BEYOĞLU’nun kuytuda kalmış hazinelerinden biri Garibaldi Binası.
9. İstanbul Bienali’ni gezerken (2005 yılı) uğramıştım
Casa Garibaldi diye de bilinen o binaya.
Yer yer dökülmüş süslü duvarlarıyla parlak günler görmüş, sonra
kaderine terkedilmiş, tarih yüklü güzel bir mekan hatırlıyorum.
19. yüzyılın sonunda, İstanbul’daki İtalyan topluluğunun
“İtalyan İşçi Yardımlaşma Derneği”ni barındıran
binanın hikayesine geleceğim ama önce değişen kaderine
değineyim.
Kaderini değiştiren TÜRSAB.
2012 yılında binanın sahibi İtalyan Vakfı ile
imzalanan protokole göre, 10 yıllık kullanım hakkı karşılığında
tarihi binanın restorasyonunu TÜRSAB (Türkiye
Seyahat Acentaları Birliği) üstleniyor.
TÜRSAB Başkanı Firuz Bağlıkaya’nın verdiği bilgiye göre, restorasyon 4-5 yıl sürüyor ve 10 milyon dolara mal oluyor.

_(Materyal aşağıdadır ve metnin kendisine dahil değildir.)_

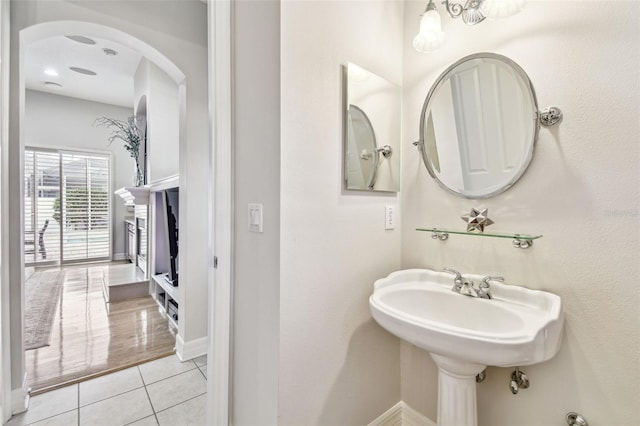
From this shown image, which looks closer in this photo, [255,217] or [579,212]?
[579,212]

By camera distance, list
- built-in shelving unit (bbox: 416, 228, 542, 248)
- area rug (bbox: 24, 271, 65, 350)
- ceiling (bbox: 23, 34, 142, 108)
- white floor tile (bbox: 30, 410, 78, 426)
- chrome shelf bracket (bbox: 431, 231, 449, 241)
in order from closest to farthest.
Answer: built-in shelving unit (bbox: 416, 228, 542, 248) < chrome shelf bracket (bbox: 431, 231, 449, 241) < white floor tile (bbox: 30, 410, 78, 426) < area rug (bbox: 24, 271, 65, 350) < ceiling (bbox: 23, 34, 142, 108)

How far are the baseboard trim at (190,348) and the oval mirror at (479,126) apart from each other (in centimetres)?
210

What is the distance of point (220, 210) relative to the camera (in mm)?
1315

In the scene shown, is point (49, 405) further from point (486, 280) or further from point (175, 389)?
point (486, 280)

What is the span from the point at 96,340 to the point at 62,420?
40.0 inches

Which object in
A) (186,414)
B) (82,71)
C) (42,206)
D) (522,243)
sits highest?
(82,71)

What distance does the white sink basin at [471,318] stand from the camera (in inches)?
33.4

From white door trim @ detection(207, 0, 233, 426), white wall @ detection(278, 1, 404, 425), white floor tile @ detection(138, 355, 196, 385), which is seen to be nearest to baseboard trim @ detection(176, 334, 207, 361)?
white floor tile @ detection(138, 355, 196, 385)

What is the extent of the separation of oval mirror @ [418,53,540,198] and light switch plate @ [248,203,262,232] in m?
0.86

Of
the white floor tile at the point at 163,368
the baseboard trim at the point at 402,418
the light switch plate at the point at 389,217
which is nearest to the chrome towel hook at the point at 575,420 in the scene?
the baseboard trim at the point at 402,418

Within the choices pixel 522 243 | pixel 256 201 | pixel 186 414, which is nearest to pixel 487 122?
pixel 522 243

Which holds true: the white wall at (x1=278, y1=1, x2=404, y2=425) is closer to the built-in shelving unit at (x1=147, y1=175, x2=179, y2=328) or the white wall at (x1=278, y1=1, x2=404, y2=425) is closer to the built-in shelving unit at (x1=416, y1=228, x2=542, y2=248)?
the built-in shelving unit at (x1=416, y1=228, x2=542, y2=248)

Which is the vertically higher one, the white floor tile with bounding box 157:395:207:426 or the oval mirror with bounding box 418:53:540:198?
the oval mirror with bounding box 418:53:540:198

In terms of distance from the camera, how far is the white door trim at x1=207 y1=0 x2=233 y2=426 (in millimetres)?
1296
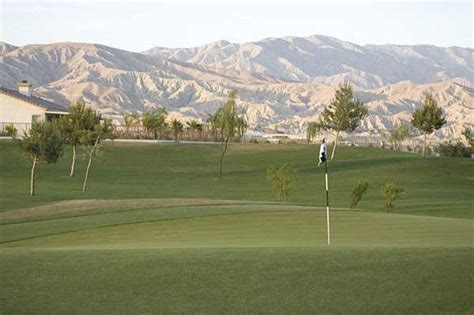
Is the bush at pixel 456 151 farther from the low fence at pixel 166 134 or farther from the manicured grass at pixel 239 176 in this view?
the low fence at pixel 166 134

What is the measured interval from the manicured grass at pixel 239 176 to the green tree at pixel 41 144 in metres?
2.37

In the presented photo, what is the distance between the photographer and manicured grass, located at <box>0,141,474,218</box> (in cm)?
5166

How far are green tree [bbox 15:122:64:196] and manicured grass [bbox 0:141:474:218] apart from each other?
7.77 ft

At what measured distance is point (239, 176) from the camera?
238ft

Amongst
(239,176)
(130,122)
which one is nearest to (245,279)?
(239,176)

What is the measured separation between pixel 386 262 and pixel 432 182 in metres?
51.9

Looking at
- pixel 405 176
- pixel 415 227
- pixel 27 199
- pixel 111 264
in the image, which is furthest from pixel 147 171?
pixel 111 264

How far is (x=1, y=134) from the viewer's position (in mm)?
90500

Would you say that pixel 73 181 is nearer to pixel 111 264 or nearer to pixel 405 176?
pixel 405 176

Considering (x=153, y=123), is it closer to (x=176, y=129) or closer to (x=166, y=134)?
(x=166, y=134)

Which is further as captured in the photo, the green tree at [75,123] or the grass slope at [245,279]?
the green tree at [75,123]

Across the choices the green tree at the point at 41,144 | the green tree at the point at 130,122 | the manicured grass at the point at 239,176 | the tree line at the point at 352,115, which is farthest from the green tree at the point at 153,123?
the green tree at the point at 41,144

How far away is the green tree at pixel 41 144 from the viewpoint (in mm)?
52094

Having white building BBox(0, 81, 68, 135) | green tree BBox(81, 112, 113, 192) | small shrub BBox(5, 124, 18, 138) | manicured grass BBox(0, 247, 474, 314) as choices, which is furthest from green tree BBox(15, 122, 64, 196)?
white building BBox(0, 81, 68, 135)
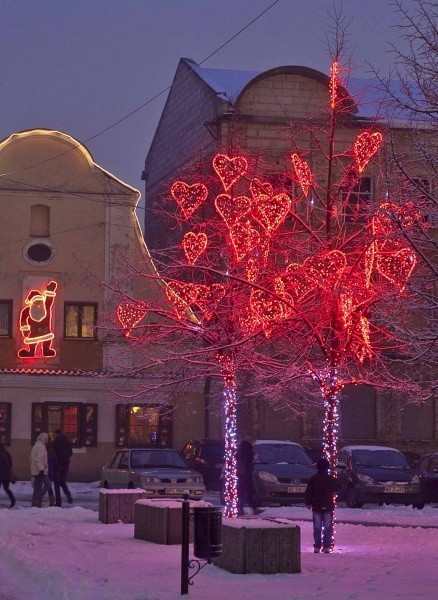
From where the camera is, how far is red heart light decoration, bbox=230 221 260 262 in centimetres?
2026

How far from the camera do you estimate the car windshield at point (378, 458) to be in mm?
32188

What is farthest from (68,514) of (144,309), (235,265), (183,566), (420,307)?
(183,566)

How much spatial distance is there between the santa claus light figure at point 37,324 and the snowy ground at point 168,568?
1799cm

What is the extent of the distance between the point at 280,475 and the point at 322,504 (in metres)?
12.5

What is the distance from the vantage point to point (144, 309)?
883 inches

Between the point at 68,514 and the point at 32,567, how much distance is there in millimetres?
10247

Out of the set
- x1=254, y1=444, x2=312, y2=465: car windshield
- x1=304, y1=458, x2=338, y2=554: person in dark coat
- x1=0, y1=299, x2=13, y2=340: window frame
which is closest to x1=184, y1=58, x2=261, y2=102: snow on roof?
x1=0, y1=299, x2=13, y2=340: window frame

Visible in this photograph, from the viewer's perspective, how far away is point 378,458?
1283 inches

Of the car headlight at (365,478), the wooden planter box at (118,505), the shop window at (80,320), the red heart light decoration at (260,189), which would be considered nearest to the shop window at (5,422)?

Bağlıkaya önceki günkü telefon görüşmemizde , “TÜRSAB yeni yönetiminin uzun aylardan beri İtalyan Vakfı ile sürdürdüğü görüşmeler sonucu 10 yıllık kullanım hakkının yenilenmesiyle iki kurum arasındaki protokol imzalandı” diyor.
Yani bu durumda binanın restorasyon süreci ayrı tutuluyor ve
TÜRSAB binayı 2018 yılından itibaren 10 yıl
kullanma hakkını elde ediyor.
CASA GARİBALDİ’NİN HİKAYESİ
Firuz Bağlıkaya, Casa Garibaldi’nin acentalar, turizme hizmet veren kurum ve kuruluşlar tarafından kültürel amaçlı kullanılacağını belirtiyor.
İstanbul’un sadece bienal dönemlerinde kullanılan, meraklıları hariç kimsenin pek bilmediği tarihi binayı yeniden kazanmış olması sevindirici.